Tomato, Edamame, and Corn Sauté with Cumin and Cilantro

Tomato, Edamame, and Corn Sauté with Cumin and Cilantro
Tomato, Edamame, and Corn Sauté with Cumin and Cilantro
A colorful and delicious side dish reminiscent of succotash.
  • Preparing Time: -
  • Total Time: -
  • Served Person: Makes 6 (side-dish) servings
Bean Herb Soy Tomato Vegetable Side Sauté Vegetarian Corn Summer Vegan Cilantro Bon Appétit Pescatarian Dairy Free Wheat/Gluten-Free Peanut Free Tree Nut Free No Sugar Added Kosher
  • 1 tablespoon vegetable oil
  • 2 tablespoons chopped fresh cilantro
  • 1 cup frozen corn kernels
  • 3/4 cup finely chopped onion
  • 1 3/4 teaspoons ground cumin
  • 1 garlic clove, minced
  • 1 14 1/2-ounce can diced tomatoes in juice

Tomato, Edamame, and Corn Sauté: A Burst of Flavor in Every Bite

As a busy working mom, finding time to cook healthy and delicious meals can feel like a Herculean task. Weeknights are a whirlwind of school pick-ups, homework help, and the ever-present to-do list. But I've learned that even amidst the chaos, a simple, flavorful meal can bring a sense of calm and nourish both body and soul. This Tomato, Edamame, and Corn Sauté is one of those recipes – quick, easy, and surprisingly satisfying.

The inspiration struck during a recent trip to the farmer's market. The vibrant colors of the fresh corn and tomatoes, combined with the promise of the earthy cumin, just called out to me. I envisioned a side dish that was not only healthy but also visually appealing—something to brighten up even the most rushed of weeknight dinners. And let me tell you, it did not disappoint! The sweetness of the corn and tomatoes perfectly complements the subtle earthiness of the cumin and the freshness of the cilantro. The edamame adds a nice textural element and a boost of protein, making this dish a complete little package of goodness.

This recipe is so incredibly versatile. Feel free to adjust it to your liking. Add a pinch of red pepper flakes for a little heat, or substitute other beans for the edamame. The beauty of this dish lies in its simplicity—it's a blank canvas for your culinary creativity. I often add a squeeze of lime juice at the end for a zesty kick, or serve it alongside grilled chicken or fish for a more substantial meal. You can even prepare it ahead of time and reheat it—it's just as delicious the next day!

The best part? This recipe takes less than 20 minutes to prepare. That's a huge win in my book! On busy nights, I'll often prep the ingredients earlier in the day or even the night before. This makes weeknight cooking a breeze. The simple act of chopping the vegetables, a small act of mindfulness, is a nice way to de-stress after a long day. And the process of preparing and cooking itself is a therapeutic escape from the routine.
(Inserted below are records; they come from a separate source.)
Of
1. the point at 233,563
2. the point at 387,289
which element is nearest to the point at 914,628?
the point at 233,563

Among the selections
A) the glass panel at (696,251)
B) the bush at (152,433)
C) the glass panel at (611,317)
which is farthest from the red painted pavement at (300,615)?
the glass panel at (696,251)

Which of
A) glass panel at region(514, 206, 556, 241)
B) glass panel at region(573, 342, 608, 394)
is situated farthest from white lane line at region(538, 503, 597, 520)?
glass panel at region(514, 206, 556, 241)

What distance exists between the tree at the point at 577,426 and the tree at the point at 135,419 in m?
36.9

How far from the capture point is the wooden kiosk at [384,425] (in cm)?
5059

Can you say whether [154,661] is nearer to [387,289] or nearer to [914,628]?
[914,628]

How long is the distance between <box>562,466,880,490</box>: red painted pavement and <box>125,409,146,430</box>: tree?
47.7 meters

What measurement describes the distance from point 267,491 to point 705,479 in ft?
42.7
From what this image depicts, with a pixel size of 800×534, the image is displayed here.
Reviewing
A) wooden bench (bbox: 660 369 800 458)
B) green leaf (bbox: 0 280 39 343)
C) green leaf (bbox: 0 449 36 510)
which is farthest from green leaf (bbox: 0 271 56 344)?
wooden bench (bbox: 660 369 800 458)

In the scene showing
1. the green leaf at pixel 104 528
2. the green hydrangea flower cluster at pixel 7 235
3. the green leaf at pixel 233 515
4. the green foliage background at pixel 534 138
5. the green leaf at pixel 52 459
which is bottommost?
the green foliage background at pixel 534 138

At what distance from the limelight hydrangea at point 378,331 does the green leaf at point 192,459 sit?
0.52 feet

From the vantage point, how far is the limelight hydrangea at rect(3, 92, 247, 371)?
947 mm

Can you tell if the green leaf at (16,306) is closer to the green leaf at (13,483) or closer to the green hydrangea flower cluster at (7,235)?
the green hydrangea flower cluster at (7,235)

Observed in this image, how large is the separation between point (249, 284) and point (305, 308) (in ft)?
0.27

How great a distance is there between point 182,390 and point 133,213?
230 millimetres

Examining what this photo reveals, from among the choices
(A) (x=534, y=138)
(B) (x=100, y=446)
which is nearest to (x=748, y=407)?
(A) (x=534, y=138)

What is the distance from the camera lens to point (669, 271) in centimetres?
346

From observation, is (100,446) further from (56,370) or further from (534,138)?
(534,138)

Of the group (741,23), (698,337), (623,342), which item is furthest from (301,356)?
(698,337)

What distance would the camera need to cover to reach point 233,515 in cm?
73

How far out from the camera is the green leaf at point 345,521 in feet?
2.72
So, next time you're looking for a healthy, quick, and flavourful side dish, give this Tomato, Edamame, and Corn Sauté a try. It's a delightful explosion of taste and color that will elevate any meal, reminding you that even the simplest recipes can bring immense joy and satisfaction. It's more than just a side dish; it's a celebration of fresh ingredients and a small victory in the pursuit of a balanced and happy life. I can confidently say, without reservation, this recipe is one to become a regular in your cooking repertoire.

Beyond the recipe: The preparation of this dish is a reminder of the importance of slowing down amidst the chaos. The rhythmic chopping, the gentle sautéing, and the vibrant colors transforming in the pan are moments of mindfulness, offering a welcome respite from the daily demands of life. And the shared meal, surrounded by family, amplifies this experience. It's a simple act, but a powerful one – a testament to the power of food to connect us, nourish us, and bring joy to our lives.

Step-by-step

    • Heat oil in large nonstick skillet over medium-high heat.
    • Add onion; sauté until golden, about 5 minutes.
    • Add cumin and garlic; stir 1 minute.
    • Add tomatoes with their juices; bring to boil.
    • Reduce heat to medium and cook until most liquid has cooked away, about 5 minutes.
    • Stir in edamame, corn, and broth.
    • Simmer until most broth is absorbed, about 6 minutes.
    • Season with salt and pepper.
    • Transfer to bowl.
    • Sprinkle with cilantro and serve.